Use of animal models to validate biomarkers

Based on the experience of the ATBC and CARET trials, where negative results or increased development of lung cancer were found[94,95], it is imperative that animal trials be used to identify useful chemopreventive agents, intermediate biomarkers and any potential harmful effects. Indeed, subsequent studies with ferrets given the high dose of beta carotene used in the clinical studies and exposed to smoke showed that these animals developed squamous metaplasia[96]. Valid animal models need to develop cancer at the appropriate organ site, with the tumor having the pathological and molecular signatures of the cognate human tumor. Very few carcinogen-induced or transgenic animals pass this stringent test.

The use of retinoids for chemoprevention in transgenic animal models of cancer has been limited. McCormick et al[97] found that 4-HPR given after N-ethyl-N-nitrosurea (ENU) administration to pim-1 oncogene overexpressing mice, delayed T-cell lymphoma development. However, intermediate biomarkers were not investigated in this study. The C3(1)SV40 large T/t-antigen (Tag) transgenic mouse has been developed to model human breast carcinogenesis. These mice develop mammary epithelial dysplasia that pro-gresses to mammary intraepithelial neoplasia, which is similar to ductal carcinoma found in situ in humans[98]. At 16 weeks these mice develop invasive carcinoma. Retinoic acid was found to inhibit mammary neoplasia in these mice when treatment was started at 5 weeks of age. A selective RXR analog, LGD1069, also inhibited tumor incidence and multiplicity in this transgenic model[99]. Using the Wistar-Unilever rat model of prostate cancer, McCormick and Rao[100] showed that 9-cis-retinoic acid was the most potent inhibitor of prostate carcinogenesis identified at that time (1999). A small number of other studies have shown chemoprevention effects of retinoids in animal models of bladder, pancreas and brain cancers[101103]. None of these studies investigated intermediate biomarkers that could be used to predict the response of the tumor to retinoid treatment.

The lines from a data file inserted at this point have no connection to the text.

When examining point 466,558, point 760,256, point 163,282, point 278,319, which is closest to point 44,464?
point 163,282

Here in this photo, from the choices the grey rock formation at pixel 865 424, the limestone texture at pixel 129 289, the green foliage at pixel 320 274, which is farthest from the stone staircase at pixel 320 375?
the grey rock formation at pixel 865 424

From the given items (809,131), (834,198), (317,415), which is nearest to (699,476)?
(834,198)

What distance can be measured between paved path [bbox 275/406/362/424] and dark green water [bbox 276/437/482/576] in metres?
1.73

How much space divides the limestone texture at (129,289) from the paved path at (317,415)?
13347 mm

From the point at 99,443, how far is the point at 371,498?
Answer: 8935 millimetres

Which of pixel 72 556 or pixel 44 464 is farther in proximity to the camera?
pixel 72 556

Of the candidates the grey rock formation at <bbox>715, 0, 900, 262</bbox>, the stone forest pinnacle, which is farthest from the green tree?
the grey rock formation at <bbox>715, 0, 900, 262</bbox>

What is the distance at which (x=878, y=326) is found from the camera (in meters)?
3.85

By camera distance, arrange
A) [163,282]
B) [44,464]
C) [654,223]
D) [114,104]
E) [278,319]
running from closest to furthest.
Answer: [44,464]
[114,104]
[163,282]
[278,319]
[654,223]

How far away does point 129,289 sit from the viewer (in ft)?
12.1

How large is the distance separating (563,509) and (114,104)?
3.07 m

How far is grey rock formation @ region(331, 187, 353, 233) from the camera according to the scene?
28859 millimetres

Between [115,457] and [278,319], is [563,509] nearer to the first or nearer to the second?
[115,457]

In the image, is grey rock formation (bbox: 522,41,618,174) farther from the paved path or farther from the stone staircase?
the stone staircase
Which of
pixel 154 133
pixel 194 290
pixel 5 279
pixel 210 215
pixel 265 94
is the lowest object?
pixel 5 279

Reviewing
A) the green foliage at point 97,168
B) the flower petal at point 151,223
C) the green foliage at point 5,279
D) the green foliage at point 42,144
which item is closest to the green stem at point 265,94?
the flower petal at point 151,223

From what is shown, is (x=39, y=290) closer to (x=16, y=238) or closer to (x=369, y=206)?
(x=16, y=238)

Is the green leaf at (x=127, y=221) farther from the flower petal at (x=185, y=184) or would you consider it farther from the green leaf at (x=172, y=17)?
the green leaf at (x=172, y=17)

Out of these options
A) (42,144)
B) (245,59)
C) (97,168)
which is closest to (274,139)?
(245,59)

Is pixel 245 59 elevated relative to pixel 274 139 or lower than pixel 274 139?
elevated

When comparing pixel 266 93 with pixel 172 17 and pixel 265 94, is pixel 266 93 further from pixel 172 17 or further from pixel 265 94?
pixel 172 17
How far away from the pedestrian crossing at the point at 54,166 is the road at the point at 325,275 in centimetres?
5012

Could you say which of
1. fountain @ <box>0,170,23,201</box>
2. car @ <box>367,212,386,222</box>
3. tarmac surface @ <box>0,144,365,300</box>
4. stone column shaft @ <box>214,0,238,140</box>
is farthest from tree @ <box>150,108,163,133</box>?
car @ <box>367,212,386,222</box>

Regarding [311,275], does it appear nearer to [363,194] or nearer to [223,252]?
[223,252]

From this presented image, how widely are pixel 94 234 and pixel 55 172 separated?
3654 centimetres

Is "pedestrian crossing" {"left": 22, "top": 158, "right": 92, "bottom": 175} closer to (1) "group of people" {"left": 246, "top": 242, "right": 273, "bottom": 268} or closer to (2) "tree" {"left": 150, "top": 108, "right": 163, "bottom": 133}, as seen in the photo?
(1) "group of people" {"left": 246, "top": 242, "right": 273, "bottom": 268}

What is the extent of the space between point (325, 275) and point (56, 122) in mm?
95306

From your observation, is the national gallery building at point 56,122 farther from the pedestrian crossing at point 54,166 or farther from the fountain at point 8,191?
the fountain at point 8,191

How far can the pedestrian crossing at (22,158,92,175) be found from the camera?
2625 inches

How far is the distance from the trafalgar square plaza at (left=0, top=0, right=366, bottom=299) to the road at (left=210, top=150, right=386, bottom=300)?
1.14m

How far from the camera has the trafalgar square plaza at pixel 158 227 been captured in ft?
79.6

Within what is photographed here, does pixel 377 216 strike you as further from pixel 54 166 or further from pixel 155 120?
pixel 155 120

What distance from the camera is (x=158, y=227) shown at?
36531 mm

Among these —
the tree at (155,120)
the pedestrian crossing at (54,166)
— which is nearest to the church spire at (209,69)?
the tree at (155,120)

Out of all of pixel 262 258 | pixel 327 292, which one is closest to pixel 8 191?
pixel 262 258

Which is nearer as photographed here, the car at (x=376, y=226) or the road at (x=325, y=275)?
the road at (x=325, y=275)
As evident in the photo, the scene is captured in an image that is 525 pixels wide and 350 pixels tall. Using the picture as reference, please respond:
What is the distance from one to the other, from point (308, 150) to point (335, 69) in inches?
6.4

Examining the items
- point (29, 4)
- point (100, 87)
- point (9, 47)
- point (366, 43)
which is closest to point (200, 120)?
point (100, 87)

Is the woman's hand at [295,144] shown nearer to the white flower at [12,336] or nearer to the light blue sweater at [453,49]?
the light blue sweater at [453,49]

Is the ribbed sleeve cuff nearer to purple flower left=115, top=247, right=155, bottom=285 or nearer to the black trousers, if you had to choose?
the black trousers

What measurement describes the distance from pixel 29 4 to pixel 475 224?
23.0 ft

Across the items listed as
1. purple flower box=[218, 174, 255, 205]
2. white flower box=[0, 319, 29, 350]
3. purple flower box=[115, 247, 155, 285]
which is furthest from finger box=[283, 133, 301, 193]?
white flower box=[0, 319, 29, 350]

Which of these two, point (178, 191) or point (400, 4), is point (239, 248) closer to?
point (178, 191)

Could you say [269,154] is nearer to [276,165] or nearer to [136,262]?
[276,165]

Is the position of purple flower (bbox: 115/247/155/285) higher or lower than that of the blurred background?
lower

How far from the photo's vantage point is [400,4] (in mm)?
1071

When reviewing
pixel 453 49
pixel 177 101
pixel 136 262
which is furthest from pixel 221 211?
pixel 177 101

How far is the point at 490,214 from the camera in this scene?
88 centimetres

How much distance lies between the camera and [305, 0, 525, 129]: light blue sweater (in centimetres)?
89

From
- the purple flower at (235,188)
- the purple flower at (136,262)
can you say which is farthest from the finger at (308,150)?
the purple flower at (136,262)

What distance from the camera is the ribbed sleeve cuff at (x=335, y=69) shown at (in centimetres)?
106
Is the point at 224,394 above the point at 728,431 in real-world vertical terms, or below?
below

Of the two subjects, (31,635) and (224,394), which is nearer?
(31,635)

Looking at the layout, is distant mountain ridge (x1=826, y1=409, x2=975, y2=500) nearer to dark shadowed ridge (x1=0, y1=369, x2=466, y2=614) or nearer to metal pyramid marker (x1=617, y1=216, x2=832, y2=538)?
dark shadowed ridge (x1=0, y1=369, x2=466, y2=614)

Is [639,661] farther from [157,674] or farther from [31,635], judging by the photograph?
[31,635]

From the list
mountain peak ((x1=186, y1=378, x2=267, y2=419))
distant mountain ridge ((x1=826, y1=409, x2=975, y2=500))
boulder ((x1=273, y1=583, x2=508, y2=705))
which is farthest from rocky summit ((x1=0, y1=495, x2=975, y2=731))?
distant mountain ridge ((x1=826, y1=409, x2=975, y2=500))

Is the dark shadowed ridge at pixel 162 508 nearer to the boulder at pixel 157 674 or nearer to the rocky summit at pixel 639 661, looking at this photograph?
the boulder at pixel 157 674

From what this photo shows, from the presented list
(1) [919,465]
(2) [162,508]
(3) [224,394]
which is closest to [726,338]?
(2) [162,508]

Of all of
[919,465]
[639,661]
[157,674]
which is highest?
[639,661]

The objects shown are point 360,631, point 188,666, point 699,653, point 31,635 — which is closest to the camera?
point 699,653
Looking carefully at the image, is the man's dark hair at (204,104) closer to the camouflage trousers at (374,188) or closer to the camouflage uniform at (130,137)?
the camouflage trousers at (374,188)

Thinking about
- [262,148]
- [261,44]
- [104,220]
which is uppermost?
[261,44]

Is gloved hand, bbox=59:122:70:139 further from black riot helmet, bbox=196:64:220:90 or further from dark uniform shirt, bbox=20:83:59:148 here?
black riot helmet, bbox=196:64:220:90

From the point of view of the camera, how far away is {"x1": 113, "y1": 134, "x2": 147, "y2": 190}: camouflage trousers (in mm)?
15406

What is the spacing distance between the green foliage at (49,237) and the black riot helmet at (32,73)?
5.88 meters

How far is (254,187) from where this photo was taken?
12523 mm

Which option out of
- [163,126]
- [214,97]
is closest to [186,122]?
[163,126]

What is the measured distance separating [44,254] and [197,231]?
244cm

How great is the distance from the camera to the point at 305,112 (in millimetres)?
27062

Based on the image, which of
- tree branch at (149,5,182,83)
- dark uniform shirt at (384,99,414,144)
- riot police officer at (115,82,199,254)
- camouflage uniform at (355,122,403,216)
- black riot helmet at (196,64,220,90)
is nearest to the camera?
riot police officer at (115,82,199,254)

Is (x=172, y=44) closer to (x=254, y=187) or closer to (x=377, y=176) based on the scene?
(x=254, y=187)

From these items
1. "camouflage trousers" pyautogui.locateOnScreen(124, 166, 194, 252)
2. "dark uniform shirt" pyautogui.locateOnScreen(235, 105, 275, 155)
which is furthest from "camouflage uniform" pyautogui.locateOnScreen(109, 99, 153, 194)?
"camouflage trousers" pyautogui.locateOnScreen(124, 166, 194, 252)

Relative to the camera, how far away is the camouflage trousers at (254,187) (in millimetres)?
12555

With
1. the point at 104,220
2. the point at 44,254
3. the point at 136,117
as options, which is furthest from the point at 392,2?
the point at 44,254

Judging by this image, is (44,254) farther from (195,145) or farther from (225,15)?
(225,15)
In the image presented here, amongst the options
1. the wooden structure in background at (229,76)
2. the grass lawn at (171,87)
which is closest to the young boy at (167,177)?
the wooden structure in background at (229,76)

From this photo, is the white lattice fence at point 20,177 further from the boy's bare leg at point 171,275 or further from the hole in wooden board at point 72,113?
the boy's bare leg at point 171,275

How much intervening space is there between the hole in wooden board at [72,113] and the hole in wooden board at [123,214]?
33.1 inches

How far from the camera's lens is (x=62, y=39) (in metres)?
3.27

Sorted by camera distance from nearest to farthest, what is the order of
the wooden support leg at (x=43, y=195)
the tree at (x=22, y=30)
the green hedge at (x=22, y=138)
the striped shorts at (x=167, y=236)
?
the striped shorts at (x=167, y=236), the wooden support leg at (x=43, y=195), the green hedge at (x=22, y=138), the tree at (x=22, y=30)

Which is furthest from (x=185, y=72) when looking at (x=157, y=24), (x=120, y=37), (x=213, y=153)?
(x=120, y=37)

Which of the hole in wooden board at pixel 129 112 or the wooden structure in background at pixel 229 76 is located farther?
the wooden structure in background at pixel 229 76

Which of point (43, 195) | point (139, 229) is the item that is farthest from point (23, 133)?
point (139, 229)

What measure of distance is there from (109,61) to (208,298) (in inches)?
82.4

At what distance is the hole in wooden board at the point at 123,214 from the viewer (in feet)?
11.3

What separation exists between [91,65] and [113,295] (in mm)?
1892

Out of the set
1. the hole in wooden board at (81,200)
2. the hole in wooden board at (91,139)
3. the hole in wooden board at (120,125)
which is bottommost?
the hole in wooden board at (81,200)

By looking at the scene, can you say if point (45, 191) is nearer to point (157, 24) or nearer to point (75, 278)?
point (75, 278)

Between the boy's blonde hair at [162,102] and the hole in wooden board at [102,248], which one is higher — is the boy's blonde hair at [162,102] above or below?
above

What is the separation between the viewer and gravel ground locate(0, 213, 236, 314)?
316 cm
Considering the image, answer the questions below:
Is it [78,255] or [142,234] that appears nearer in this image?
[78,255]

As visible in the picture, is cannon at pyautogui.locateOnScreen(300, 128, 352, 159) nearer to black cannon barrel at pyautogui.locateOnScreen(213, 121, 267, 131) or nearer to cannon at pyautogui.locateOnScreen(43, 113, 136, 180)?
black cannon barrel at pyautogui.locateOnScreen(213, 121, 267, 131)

Summary, conclusions and future needs

Retinoids have been shown to have chemopreventative activity for a number of tumors. The most studied are upper aerodigestive tract tumors. However, there are no well-defined and accepted intermediate biomarkers to validate the activity of retinoids in preventing tumor formation. Perhaps the marker that shows the most promise is RAR-β2. Its expression and/or inducibility by retinoic acid are decreased in most tumors that have been examined. Methylation of the RAR-β2 promoter has been documented in a number of retinoid-resistant tumors and may account for some of the silencing of this gene. However, because histone deacetylase inhibitors also increase the expression of RAR-β2, other epigenetic mechanisms are likely to be involved in the regulation of its expression. There are now a number of transgenic animal models that, at least partially, recapitulate the development of human cancer. Unfortunately, only a few of these new models have been tested for the ability of retinoids to inhibit tumor formation, and little research has been carried out to identify intermediate biomarkers in situations where retinoids have been shown to be effective. Future needs are to document RAR-β2 and other, perhaps tissue-specific, biomarkers for retinoid efficacy in chemoprevention. This could be accomplished most conveniently with transgenic animal models. In addition, the combination of retinoids (see Figure 3) with phytochemicals that act epigenetically to inhibit DNA methyltransferases or histone deacetylases on cancer chemoprevention is an area that deserves more intense investigation.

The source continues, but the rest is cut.